I can’t believe where circumstance has thrown me / And I turn my head away / If I look I’m not sure that I could face you / Not again, not today, not today
Final straw
L’album s’ouvre pourtant sur un Leaving New York prometteur, à la nostalgie élégante et mordorée. Mais le reste du disque ne campera jamais à ces hauteurs. Certes, rien de honteux ici (on n’est pas chez Vianney) et Stipe, Buck et Mills ont suffisamment de talent et de métier pour livrer quelques titres qu’on écoute sans déplaisir. Ce sera par exemple le folk électronique de Electron blue ou le final lumineux de Around the sun, le morceau. Aftermath a un côté charmant mais exploite une veine déjà parcourue par le groupe avec plus d’ardeur. Le reste du temps, il se passe bien peu de choses pour un disque d’un groupe aussi important. Écrit dans un contexte politique plombé par la guerre en Irak, Around the sun contient pourtant quelques uns des morceaux les plus engagés écrits par Michael Stipe comme Final straw ou The worst joke ever mais le feu couve sans jamais prendre vraiment. R.E.M. ne semble plus savoir vers où il veut aller et finit par tourner en rond. On ne sera donc pas surpris d’entendre quelques années plus tard Peter Buck avouer qu’ Around the sun était pour lui l’expression d’un groupe en pleine crise d’ennui, délayant sa musique le temps d’un enregistrement s’étalant inutilement sur plusieurs semaines.

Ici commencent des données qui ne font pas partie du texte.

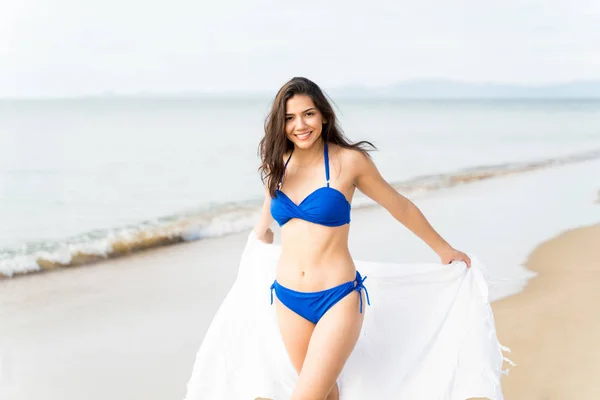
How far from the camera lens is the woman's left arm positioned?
2631mm

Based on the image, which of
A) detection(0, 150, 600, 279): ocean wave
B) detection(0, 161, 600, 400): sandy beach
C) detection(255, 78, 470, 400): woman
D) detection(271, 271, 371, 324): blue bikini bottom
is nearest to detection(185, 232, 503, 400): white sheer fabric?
detection(0, 161, 600, 400): sandy beach

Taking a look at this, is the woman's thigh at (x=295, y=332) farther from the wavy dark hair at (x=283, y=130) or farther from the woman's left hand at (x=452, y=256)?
the woman's left hand at (x=452, y=256)

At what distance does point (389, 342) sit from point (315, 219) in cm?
88

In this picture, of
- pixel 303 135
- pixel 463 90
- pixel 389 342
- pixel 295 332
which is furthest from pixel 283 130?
pixel 463 90

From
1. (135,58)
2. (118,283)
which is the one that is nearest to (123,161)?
(135,58)

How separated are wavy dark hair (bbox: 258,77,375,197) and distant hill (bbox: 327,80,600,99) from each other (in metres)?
19.1

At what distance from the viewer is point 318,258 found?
2.62 metres

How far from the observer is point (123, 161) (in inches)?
589

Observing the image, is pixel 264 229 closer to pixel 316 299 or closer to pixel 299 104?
pixel 316 299

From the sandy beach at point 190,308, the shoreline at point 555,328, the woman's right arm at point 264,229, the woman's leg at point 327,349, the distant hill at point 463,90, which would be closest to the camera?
the woman's leg at point 327,349

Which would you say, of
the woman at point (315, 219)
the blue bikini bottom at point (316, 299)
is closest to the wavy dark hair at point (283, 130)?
the woman at point (315, 219)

Now I am trying to remember / The feeling when the music stopped
The outsiders
Je me garderai bien de jeter la pierre à R.E.M. sur la foi d’un album mi-figue, mi-raisin, d’autant que je ne suis pas du genre à demander des comptes aux artistes que j’aime. Ce sont les maîtres du jeu, libre à moi de les suivre ou pas. Après avoir maintenu un niveau si élevé pendant aussi longtemps, il paraissait en fait presque étonnant que le groupe d’Athens n’ait pas sorti plus de disques moyens au fil de sa discographie. On sentait bien quand même à l’écoute d’ Around the sun que le crépuscule approchait et on se demandait si R.E.M. était entré dans une sorte de léthargie terminale. Si ses meilleurs moments resteraient derrière lui, la suite montrerait que le groupe n’avait pas encore brûlé tous ses feux.
1 réponse
[…] débutée en 1980 et menée sans guère de fausses notes durant plus de trois décennies. Avec Around the sun justement, et sans doute pour la première fois dans de telles proportions, on pouvait considérer […]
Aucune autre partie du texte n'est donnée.